Your assignment
Exactly as they appear, output all of the entries.

━━━ Records supplied ━━━

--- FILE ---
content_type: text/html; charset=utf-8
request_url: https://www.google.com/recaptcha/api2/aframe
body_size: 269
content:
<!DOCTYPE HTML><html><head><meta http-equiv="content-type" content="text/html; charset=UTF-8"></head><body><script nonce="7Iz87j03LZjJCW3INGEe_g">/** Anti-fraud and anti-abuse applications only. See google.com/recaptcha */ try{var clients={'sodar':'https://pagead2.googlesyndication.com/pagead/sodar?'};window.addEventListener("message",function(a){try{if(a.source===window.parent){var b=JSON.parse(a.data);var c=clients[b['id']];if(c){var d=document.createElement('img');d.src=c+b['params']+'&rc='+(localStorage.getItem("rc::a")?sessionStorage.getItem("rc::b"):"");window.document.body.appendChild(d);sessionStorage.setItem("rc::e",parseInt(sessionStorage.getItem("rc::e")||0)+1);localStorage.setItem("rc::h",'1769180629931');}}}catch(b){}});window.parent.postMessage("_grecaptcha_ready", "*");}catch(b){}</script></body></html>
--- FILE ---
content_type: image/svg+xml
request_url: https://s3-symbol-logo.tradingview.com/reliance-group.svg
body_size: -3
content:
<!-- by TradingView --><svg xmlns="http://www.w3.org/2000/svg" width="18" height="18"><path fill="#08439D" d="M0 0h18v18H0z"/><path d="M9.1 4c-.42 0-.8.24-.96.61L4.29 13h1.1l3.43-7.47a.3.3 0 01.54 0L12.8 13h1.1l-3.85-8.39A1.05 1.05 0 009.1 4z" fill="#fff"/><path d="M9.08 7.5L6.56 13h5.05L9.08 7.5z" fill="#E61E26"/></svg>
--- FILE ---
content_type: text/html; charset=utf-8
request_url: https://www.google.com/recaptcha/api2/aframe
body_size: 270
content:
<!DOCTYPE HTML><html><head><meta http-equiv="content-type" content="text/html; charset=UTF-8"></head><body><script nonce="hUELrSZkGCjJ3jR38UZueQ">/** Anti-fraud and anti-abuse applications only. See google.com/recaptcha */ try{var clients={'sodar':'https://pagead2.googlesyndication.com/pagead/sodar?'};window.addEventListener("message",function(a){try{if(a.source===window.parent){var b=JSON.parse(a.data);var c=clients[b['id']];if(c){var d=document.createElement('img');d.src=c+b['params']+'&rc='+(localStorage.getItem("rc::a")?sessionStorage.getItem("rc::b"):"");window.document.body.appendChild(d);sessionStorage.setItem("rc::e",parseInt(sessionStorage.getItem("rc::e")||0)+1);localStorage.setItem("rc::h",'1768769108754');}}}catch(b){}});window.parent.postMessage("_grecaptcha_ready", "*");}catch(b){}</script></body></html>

━━━

Solution
--- FILE ---
content_type: text/html; charset=utf-8
request_url: https://www.google.com/recaptcha/api2/aframe
body_size: 269
content:
<!DOCTYPE HTML><html><head><meta http-equiv="content-type" content="text/html; charset=UTF-8"></head><body><script nonce="7Iz87j03LZjJCW3INGEe_g">/** Anti-fraud and anti-abuse applications only. See google.com/recaptcha */ try{var clients={'sodar':'https://pagead2.googlesyndication.com/pagead/sodar?'};window.addEventListener("message",function(a){try{if(a.source===window.parent){var b=JSON.parse(a.data);var c=clients[b['id']];if(c){var d=document.createElement('img');d.src=c+b['params']+'&rc='+(localStorage.getItem("rc::a")?sessionStorage.getItem("rc::b"):"");window.document.body.appendChild(d);sessionStorage.setItem("rc::e",parseInt(sessionStorage.getItem("rc::e")||0)+1);localStorage.setItem("rc::h",'1769180629931');}}}catch(b){}});window.parent.postMessage("_grecaptcha_ready", "*");}catch(b){}</script></body></html>
--- FILE ---
content_type: image/svg+xml
request_url: https://s3-symbol-logo.tradingview.com/reliance-group.svg
body_size: -3
content:
<!-- by TradingView --><svg xmlns="http://www.w3.org/2000/svg" width="18" height="18"><path fill="#08439D" d="M0 0h18v18H0z"/><path d="M9.1 4c-.42 0-.8.24-.96.61L4.29 13h1.1l3.43-7.47a.3.3 0 01.54 0L12.8 13h1.1l-3.85-8.39A1.05 1.05 0 009.1 4z" fill="#fff"/><path d="M9.08 7.5L6.56 13h5.05L9.08 7.5z" fill="#E61E26"/></svg>
--- FILE ---
content_type: text/html; charset=utf-8
request_url: https://www.google.com/recaptcha/api2/aframe
body_size: 270
content:
<!DOCTYPE HTML><html><head><meta http-equiv="content-type" content="text/html; charset=UTF-8"></head><body><script nonce="hUELrSZkGCjJ3jR38UZueQ">/** Anti-fraud and anti-abuse applications only. See google.com/recaptcha */ try{var clients={'sodar':'https://pagead2.googlesyndication.com/pagead/sodar?'};window.addEventListener("message",function(a){try{if(a.source===window.parent){var b=JSON.parse(a.data);var c=clients[b['id']];if(c){var d=document.createElement('img');d.src=c+b['params']+'&rc='+(localStorage.getItem("rc::a")?sessionStorage.getItem("rc::b"):"");window.document.body.appendChild(d);sessionStorage.setItem("rc::e",parseInt(sessionStorage.getItem("rc::e")||0)+1);localStorage.setItem("rc::h",'1768769108754');}}}catch(b){}});window.parent.postMessage("_grecaptcha_ready", "*");}catch(b){}</script></body></html>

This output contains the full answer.